** EXERCISE TASK **
Extract every line word for word from the start of the records up to and including the line that contains "rusty metal hook [368, 222, 384, 247]". Omit the pictures from your answer.

========================================

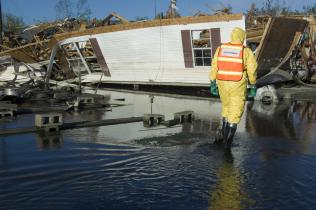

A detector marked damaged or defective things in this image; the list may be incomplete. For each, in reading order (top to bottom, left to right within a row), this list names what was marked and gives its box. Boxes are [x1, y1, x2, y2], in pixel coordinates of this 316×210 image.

broken window [190, 29, 212, 66]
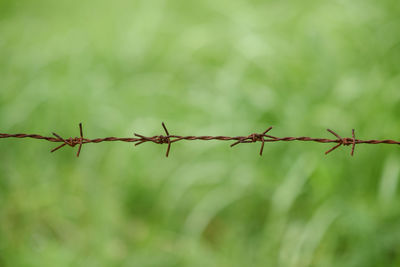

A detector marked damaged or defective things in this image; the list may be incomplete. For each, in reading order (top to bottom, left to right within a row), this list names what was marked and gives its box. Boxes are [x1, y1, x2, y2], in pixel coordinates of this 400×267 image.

rusty barbed wire [0, 122, 400, 158]
rust on wire [0, 123, 400, 158]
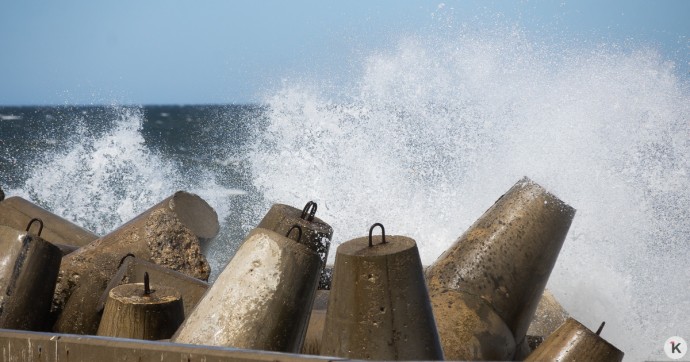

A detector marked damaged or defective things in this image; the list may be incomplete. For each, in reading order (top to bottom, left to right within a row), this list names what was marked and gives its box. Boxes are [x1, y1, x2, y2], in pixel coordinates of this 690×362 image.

rusty metal hook [296, 202, 316, 222]
rusty metal hook [25, 218, 43, 238]
rusty metal hook [284, 223, 300, 243]
rusty metal hook [368, 222, 384, 247]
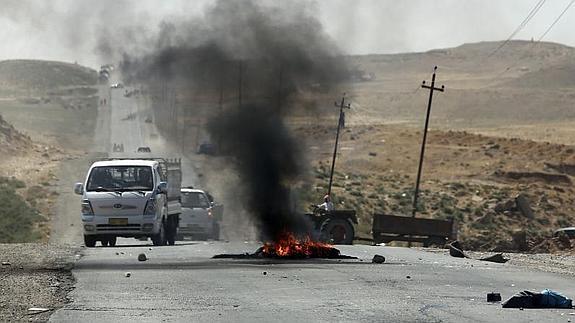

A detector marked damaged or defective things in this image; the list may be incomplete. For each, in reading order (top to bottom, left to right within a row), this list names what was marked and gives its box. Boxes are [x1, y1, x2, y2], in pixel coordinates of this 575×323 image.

damaged road surface [49, 244, 575, 322]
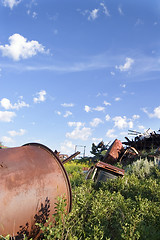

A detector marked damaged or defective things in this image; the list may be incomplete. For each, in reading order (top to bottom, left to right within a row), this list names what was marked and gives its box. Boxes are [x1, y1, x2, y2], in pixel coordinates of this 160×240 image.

rusty metal barrel [0, 142, 71, 238]
rusty debris [0, 142, 71, 238]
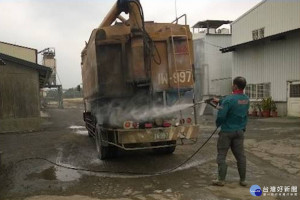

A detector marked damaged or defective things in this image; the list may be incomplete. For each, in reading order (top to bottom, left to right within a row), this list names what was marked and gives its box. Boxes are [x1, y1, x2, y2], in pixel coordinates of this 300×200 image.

rusty dump truck [81, 0, 200, 159]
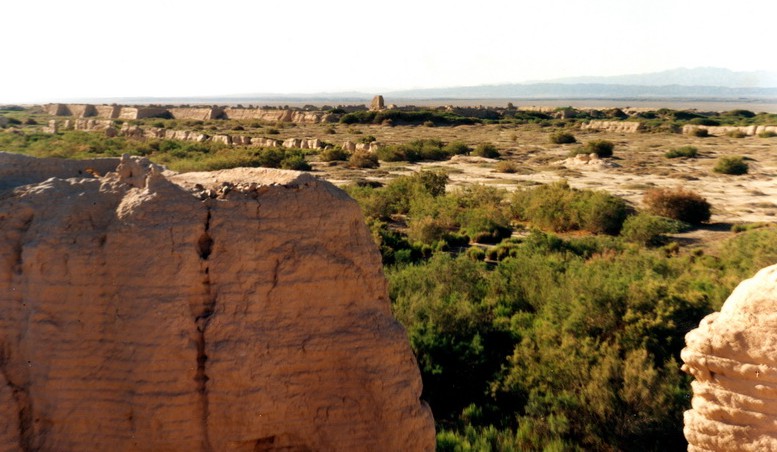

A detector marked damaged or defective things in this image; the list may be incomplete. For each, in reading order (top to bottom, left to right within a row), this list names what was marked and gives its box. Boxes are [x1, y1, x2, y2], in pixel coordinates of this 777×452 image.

vertical crack in wall [194, 208, 215, 452]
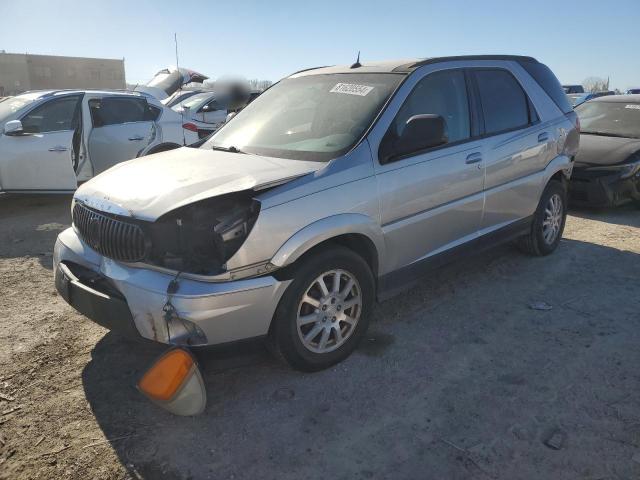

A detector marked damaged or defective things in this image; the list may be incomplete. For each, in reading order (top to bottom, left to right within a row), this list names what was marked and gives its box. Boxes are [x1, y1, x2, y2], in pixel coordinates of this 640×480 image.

cracked bumper [53, 228, 292, 344]
wrecked hood [75, 148, 322, 221]
missing headlight [146, 190, 260, 274]
damaged silver suv [55, 56, 580, 372]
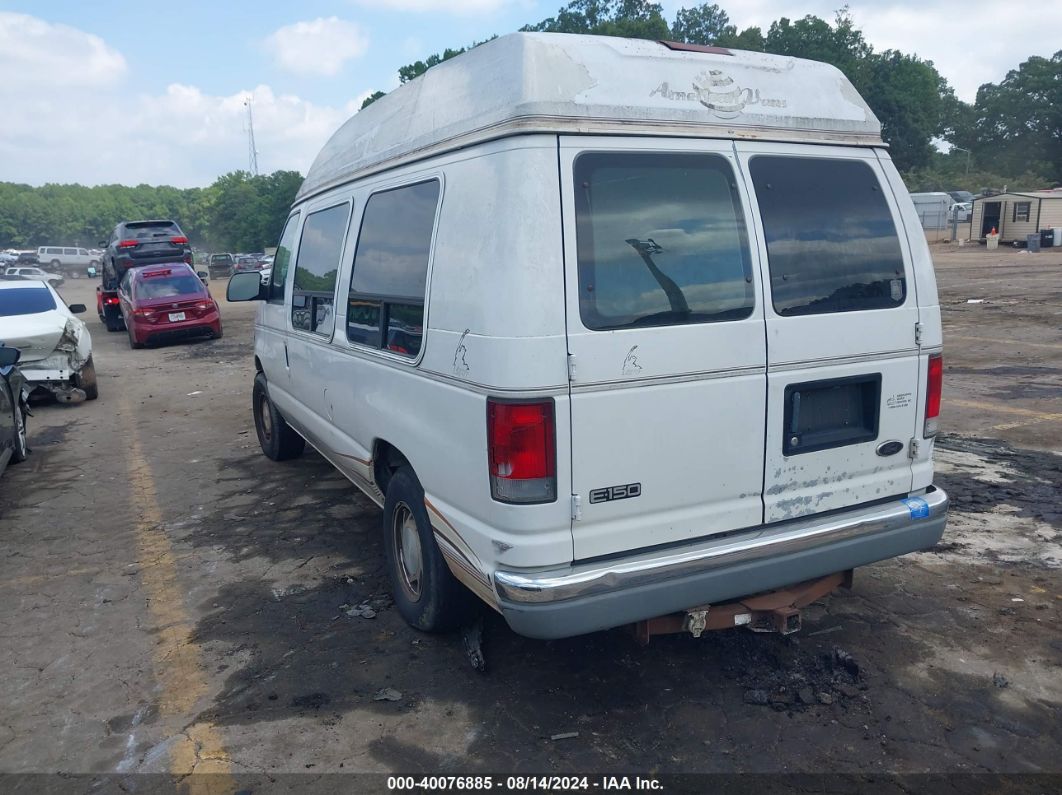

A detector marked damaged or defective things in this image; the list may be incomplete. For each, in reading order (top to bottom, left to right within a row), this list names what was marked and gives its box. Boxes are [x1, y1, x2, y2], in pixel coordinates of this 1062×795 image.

damaged white sedan [0, 280, 97, 403]
damaged bumper section [488, 484, 947, 636]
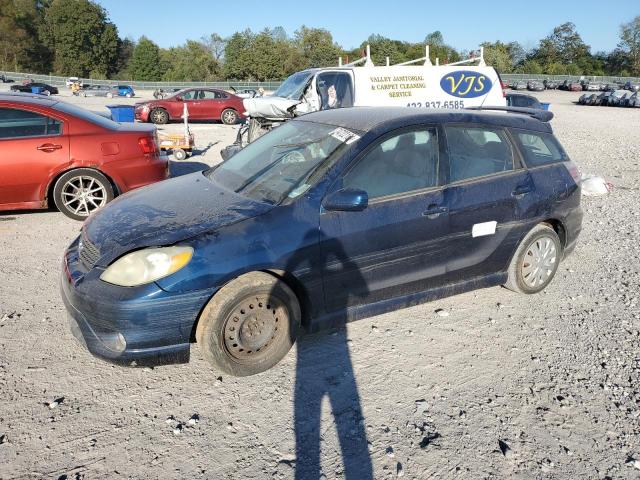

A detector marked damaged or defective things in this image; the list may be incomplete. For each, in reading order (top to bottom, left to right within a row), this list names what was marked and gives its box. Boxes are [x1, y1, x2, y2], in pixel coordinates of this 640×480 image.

damaged blue car [62, 106, 584, 376]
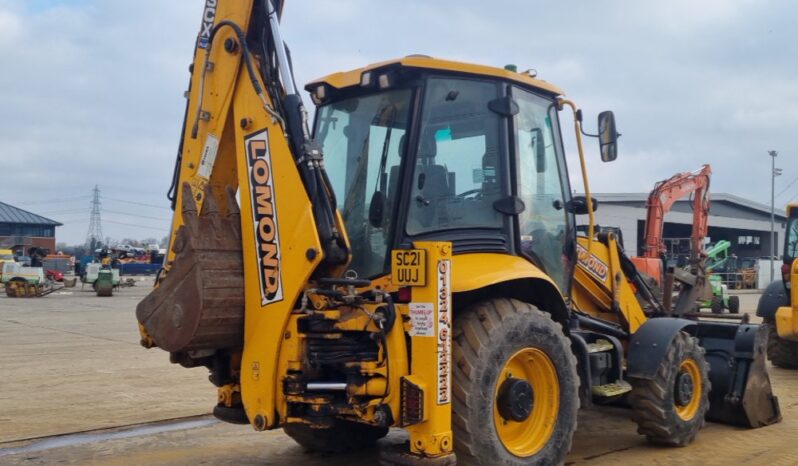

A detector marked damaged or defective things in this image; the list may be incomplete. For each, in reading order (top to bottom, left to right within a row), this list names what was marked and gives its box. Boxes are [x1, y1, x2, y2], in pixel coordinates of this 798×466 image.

rusty bucket attachment [136, 184, 245, 352]
rusty bucket attachment [700, 322, 780, 428]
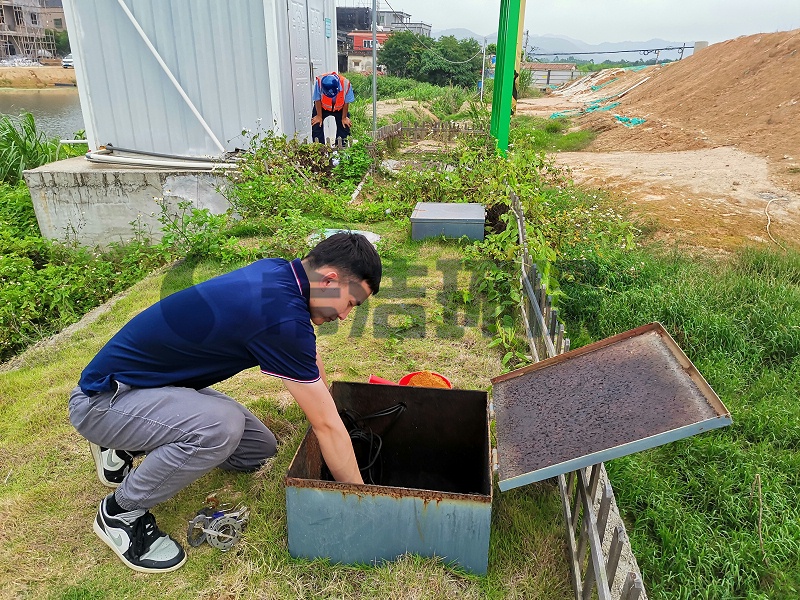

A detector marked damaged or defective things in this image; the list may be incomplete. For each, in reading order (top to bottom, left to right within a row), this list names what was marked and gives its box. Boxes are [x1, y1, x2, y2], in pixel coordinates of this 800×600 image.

rusty metal box [284, 382, 490, 576]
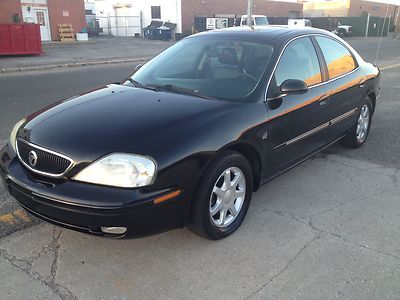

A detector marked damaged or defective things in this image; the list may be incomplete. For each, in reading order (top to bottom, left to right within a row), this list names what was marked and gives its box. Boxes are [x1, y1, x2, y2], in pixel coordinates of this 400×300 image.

crack in asphalt [0, 227, 77, 300]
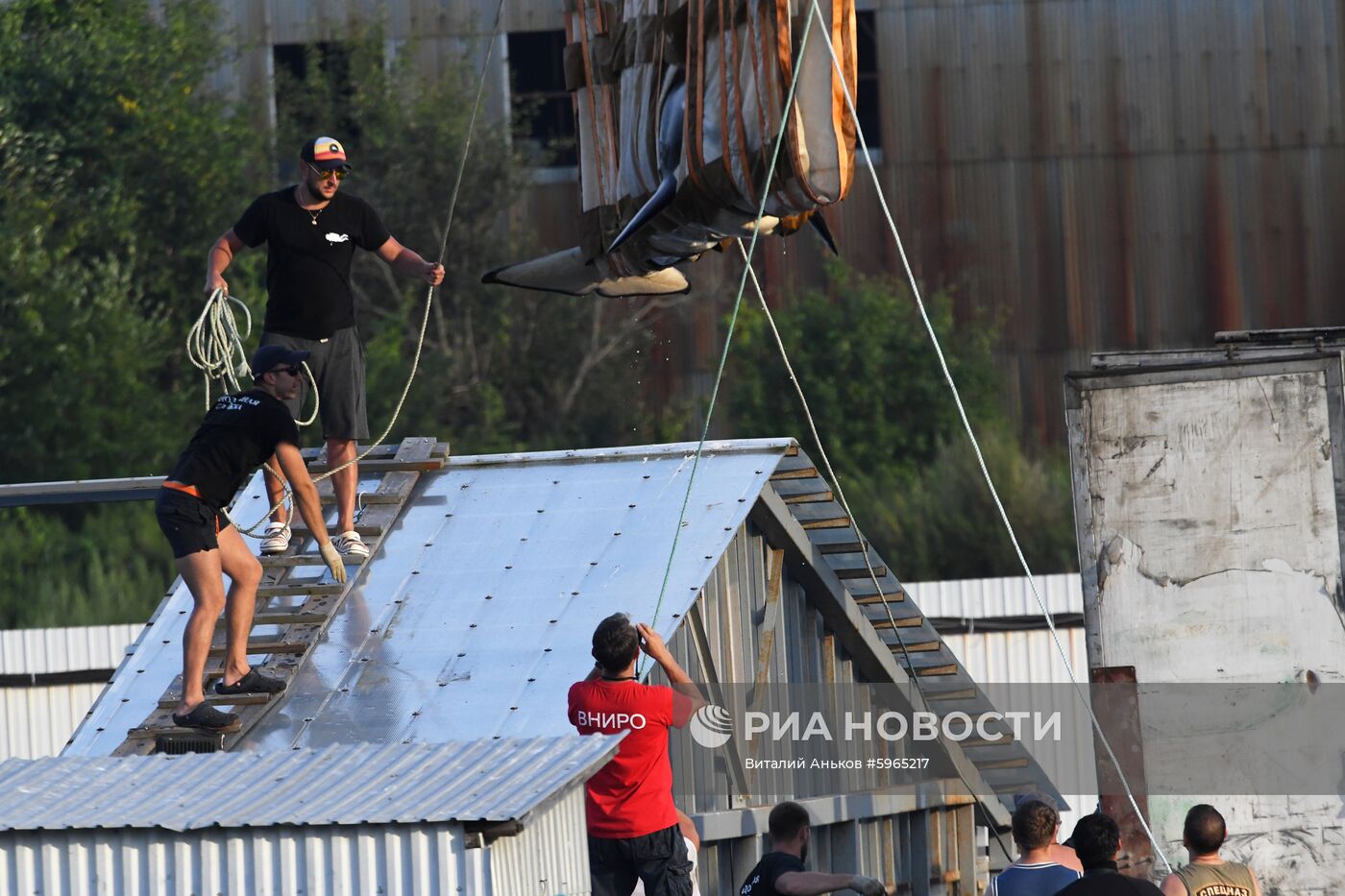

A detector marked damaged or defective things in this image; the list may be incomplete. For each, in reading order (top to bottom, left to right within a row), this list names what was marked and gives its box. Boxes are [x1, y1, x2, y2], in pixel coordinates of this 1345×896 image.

rusty metal wall [209, 0, 1345, 438]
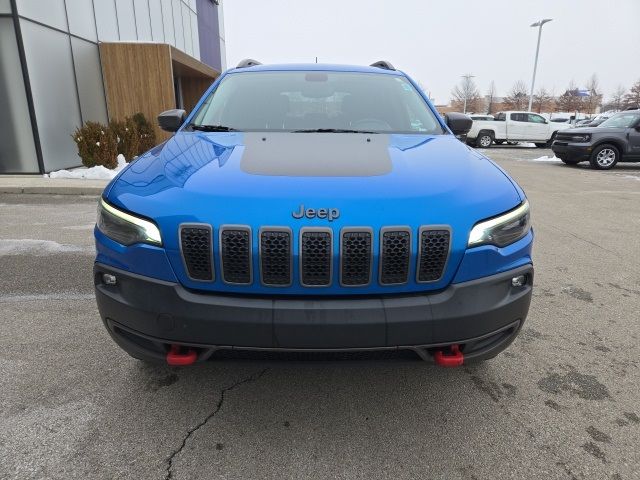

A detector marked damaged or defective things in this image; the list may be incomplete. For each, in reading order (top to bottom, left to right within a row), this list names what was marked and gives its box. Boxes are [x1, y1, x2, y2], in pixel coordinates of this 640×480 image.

crack in pavement [165, 368, 270, 480]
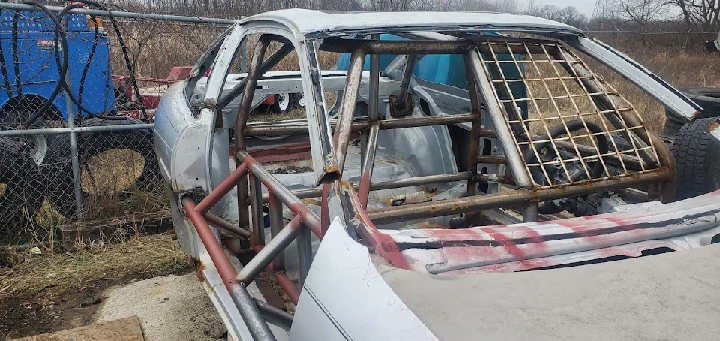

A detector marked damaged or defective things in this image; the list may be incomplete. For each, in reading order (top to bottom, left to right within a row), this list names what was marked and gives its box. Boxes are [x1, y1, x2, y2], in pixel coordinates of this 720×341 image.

rusty metal tube [366, 168, 676, 223]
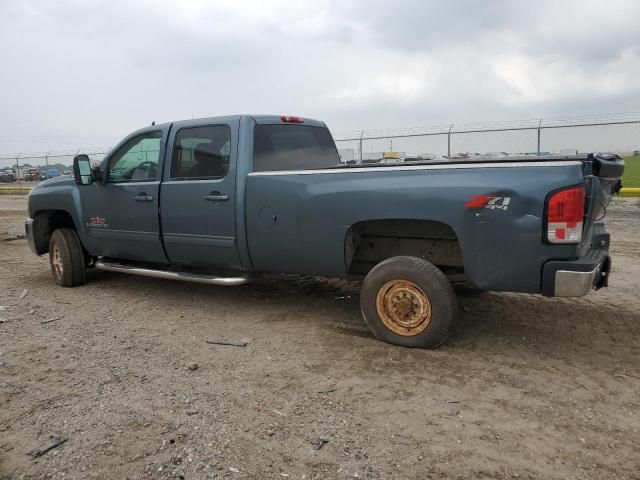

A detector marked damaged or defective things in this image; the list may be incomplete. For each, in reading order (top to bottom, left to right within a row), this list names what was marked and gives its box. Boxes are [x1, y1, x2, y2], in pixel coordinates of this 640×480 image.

rusty steel wheel rim [376, 280, 436, 336]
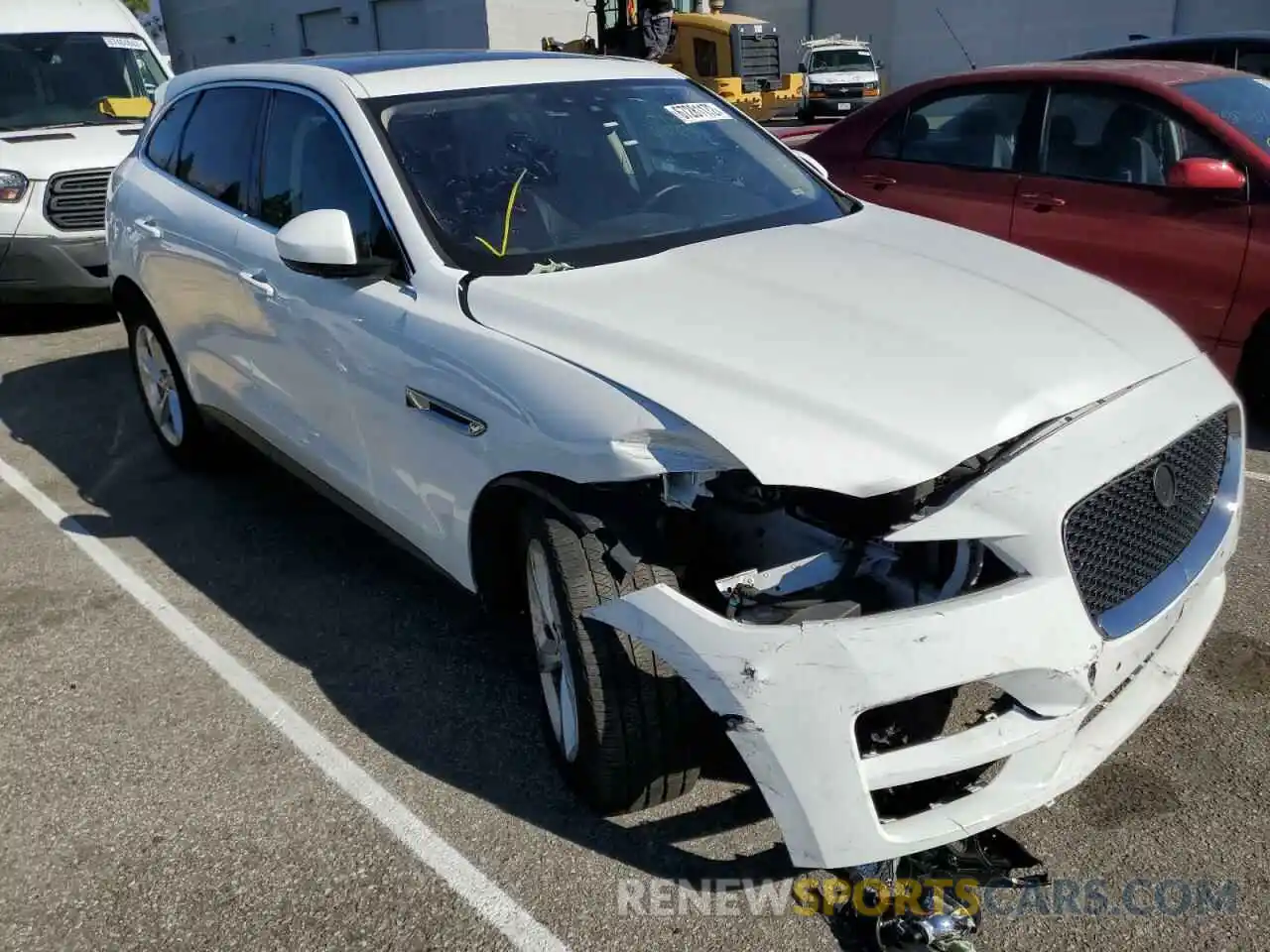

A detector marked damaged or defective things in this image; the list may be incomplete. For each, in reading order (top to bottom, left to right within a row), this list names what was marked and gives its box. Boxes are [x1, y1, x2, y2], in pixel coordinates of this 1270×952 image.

damaged white jaguar f-pace [106, 50, 1238, 869]
crumpled front bumper [591, 357, 1246, 869]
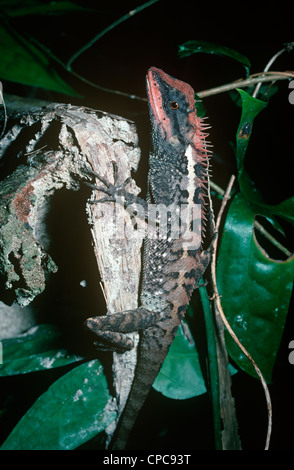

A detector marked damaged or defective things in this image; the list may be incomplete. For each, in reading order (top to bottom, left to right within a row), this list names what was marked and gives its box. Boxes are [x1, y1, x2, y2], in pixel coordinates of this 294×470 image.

broken wooden stub [0, 100, 142, 436]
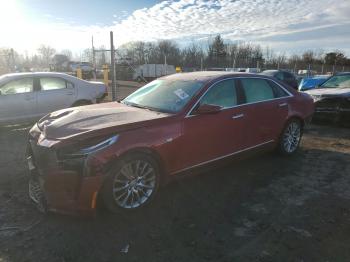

========================================

** ANSWER IN FULL **
A detector marked damaged or defective things in this image; the list may be incomplete. For each, in reading order (top to bottom, left to right within a row), this list names what was marked and gives its box. Boxes are [x1, y1, x2, y2], in pixel coordinates of this 316×210 image.

broken window [190, 29, 212, 66]

A detector marked damaged or defective things in this image; the list may be incomplete. For each, in reading order (top to bottom, left to right within a row), this list names what was marked and gives its box. Boxes are [x1, y1, x2, y2], in pixel coordinates of this 400×267 image.

rusty barbed wire [0, 122, 400, 158]
rust on wire [0, 123, 400, 158]

A detector marked damaged or defective things in this image; the list may be incomplete. For each, in reading order (top to bottom, left to right within a row), this list names what was marked and gives its box. Boxes are [x1, y1, x2, y2], in pixel coordinates of this 690×362 image.

rusty metal hook [296, 202, 316, 222]
rusty metal hook [25, 218, 43, 238]
rusty metal hook [284, 223, 300, 243]
rusty metal hook [368, 222, 384, 247]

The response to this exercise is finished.